Set to begin in January, the investment program results from legislation adopted in the 2017 General Assembly session allowing counties to create their own economic revitalization zones.
Qualifications and incentives for the investment program are modeled after those under the enterprise zone, though the program also is expected to offer additional incentives, such as increasing the maximum for demolition grants to $100,000 based on building size.
Removal, refurbishment or replacement of building signs would be allowed under the program’s sign grant, and the program’s façade grant would be expanded to include building system improvements and roof repairs or improvements.

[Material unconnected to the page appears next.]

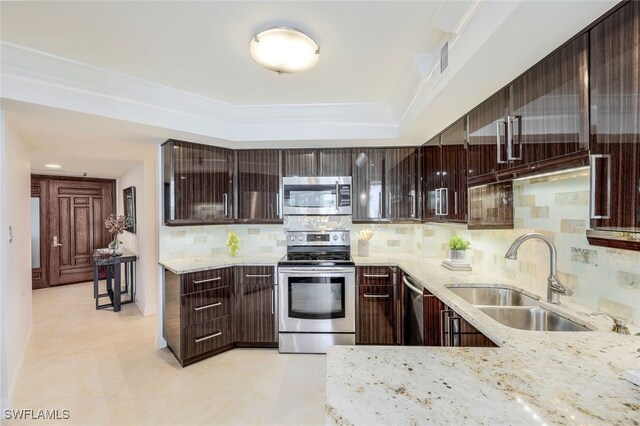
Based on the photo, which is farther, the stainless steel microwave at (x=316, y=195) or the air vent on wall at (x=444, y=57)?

On top of such incentives, Henrico also provides a seven-year partial real estate tax exemption for rehabbed buildings that increase in assessed value by 40 percent or more. Last week’s amendments make buildings eligible for the exemption even if they are enlarged to more than twice their original size, where previously such projects were ineligible.
The changes, aimed to allow more flexibility in design, also allow non-residential buildings larger than 20,000 square feet to qualify for the exemption, if the expanded portion is 125 percent or less of the building’s original size. Rehabbed non-residential buildings up to 20,000 square feet can qualify regardless of original size.
Seventy-one projects have received the exemption since it was created in 2004, according to the county.
The investment program also sets the stage for incentives to continue after the county’s enterprise zone expires. The zone is currently scheduled to sunset at the end of 2022, but could be extended another five years.
I wish they’d consider expanding that enterprise zone to include the Dabney Industrial Park to coincide with the City TOD rezoning being debated along the West Broad Corridor. It would prompt a faster redevelopment of acreage in the Dabney area, relieving it of automobile oriented usage. There are a lot of storm water and sewerage costs to come before that area becomes the next Scott Addition.
Enterprise Zone benefits don’t typically help with residential properties, which are all the big things going on in Scotts Addition. If they want residential like that they should not extend the enterprise zone, but give other incentives to encourage what they want.
Yet they expanded it down Willow Lawn Drive where there’s a proposal for 500 apartments and just west of the Home Deport on West Broad where there’s a proposal for 250 apartments. And previously the County included the Libbie Mill area where about 2000 residential units are being developed.There must be some reason for those areas to be covered by the designation.